_TEXT SHOWN:_
☆ ☆ ☆

So the actual flight itself was later the same day, January 23rd, and lasted two hours and 30 minutes.  I have a note here, “2:04, off tow — off tow.  Two notches.”  In other words, I notched the barograph once and felt that it wasn’t really a good indication and notched the barograph again, a little deeper — but none of this 12 G business.  And the barograph record is very clear.  And the barograph was calibrated.  And the high point was 30,800 feet, with a low at the bottom of the second notch — was at 14,000 feet, so 14,000 feet up to 30,800, a gain of 16,800, which was enough to achieve a Diamond.

But it was much more interesting than that rather prosaic description is.  Because I found that, as I climbed in the wave, which was very enjoyable…  Once you’ve gone through the rotor, the wave itself is beautifully smooth.  However, the canopy began to frost up.  And I found that I was feeling dizzy, somewhat of a difficult situation, alone at high altitude in a glider.  But the oxygen system had what was called a blinker, that you could see that you were getting oxygen.  Because as you inhaled, the blinker would open.  And then it would close again, when you exhaled.  And so it will go (inhales) open, (exhales) close‑‑ (inhales) open, (exhales) close.  And you could then see that you were getting oxygen.  And you could also determine your rate of respiration.  So one of the possibilities was that I was dizzy because I was hyperventilating, and I’m getting rid of CO too much.  But I was breathing at a normal rate.  There was no indication of hyperventilation.  And so I began to wonder, “Well, what could it be?”  And then I thought, “Well, it’s because I’m frosted up, the canopy is frosted up and I’m keeping my wings level by looking out of a little space on the left canopy that is not frosted, and on the right side of the canopy.  So I’m moving my head from left to right to keep the wings level.  And I’m just moving my head too quickly, that I’m making myself dizzy by just moving my head rapidly.”  So I just said to myself, “Well, slow down with your head movement.” And when I did that, I ceased to be dizzy.

☆ ☆ ☆

_EXCERPTED DATA:_
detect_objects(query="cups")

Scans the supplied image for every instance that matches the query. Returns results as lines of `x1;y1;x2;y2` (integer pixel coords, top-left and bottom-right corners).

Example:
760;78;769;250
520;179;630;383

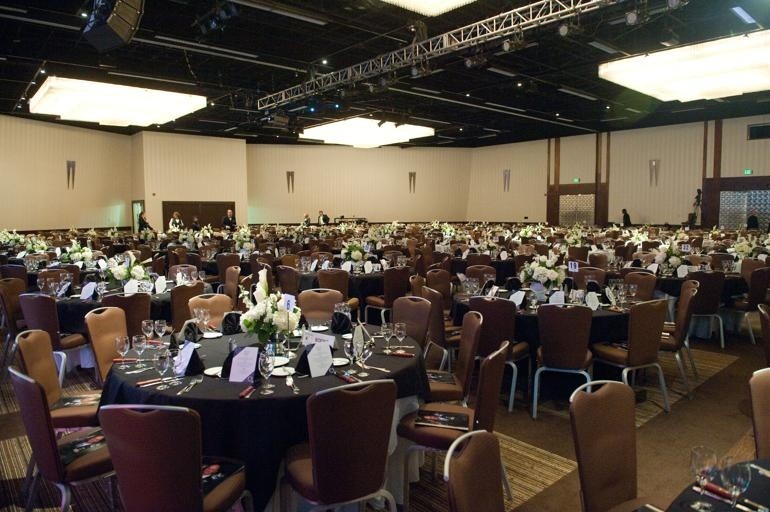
228;335;238;353
334;302;352;321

☆ ☆ ☆

_WORK INSTRUCTIONS:_
A: Answer these questions from the glider flight account:
(i) How long did the flight on January 23rd last?
(ii) What was the high point on the barograph record?
(iii) What did the blinker do when the pilot inhaled?
B: Please carry on the glider flight account from the point where it stops.
The items have nothing to do with the glider flight account.

_SOLVED TASKS:_
A:
(i) Two hours and 30 minutes.
(ii) 30,800 feet.
(iii) It opened.

B:
But I’m still there now, frosted up.  I can’t see out, except through the side of the canopy.  And eventually, the wave peters out and, although I stayed at altitude for quite a long time, it was clear that I couldn’t get any higher.  And so now, how to go home?  Well, I can’t see out very well.  And so I thought, “Well, I’ll use the compass and I’ll fly back using the compass and get down to altitude where it will thaw.”  But I looked at the compass and found that the compass was frozen.  And so I couldn’t use the compass anymore for direction.  And then I realized that I could tell from the sun…  Although I can’t see the sun, I can see, from the light on the canopy, when I’m facing the sun and when I’m not facing the sun.  So knowing the time of day, I know approximately which direction to fly in order to get back towards home.  So using the light of the sun, I was able to fly back home.  And, of course, at a lower altitude, the frost disappeared and the flight was continued to a successful conclusion.  So my notes convey a little bit of that.  “Two notches and climbed in moderate wave to about 28,000, then slowly to 38,400 on the altimeter” — 38,800 actual, by the barograph ‑‑ “And frosting over fairly extensively, with some loss of orientation.  Tried for about 30 minutes to stay up but had to quit “but recovered over the Air Force Academy and descended OK on the ground. So it was an exciting day and one that I remember very vividly.  Great adventure.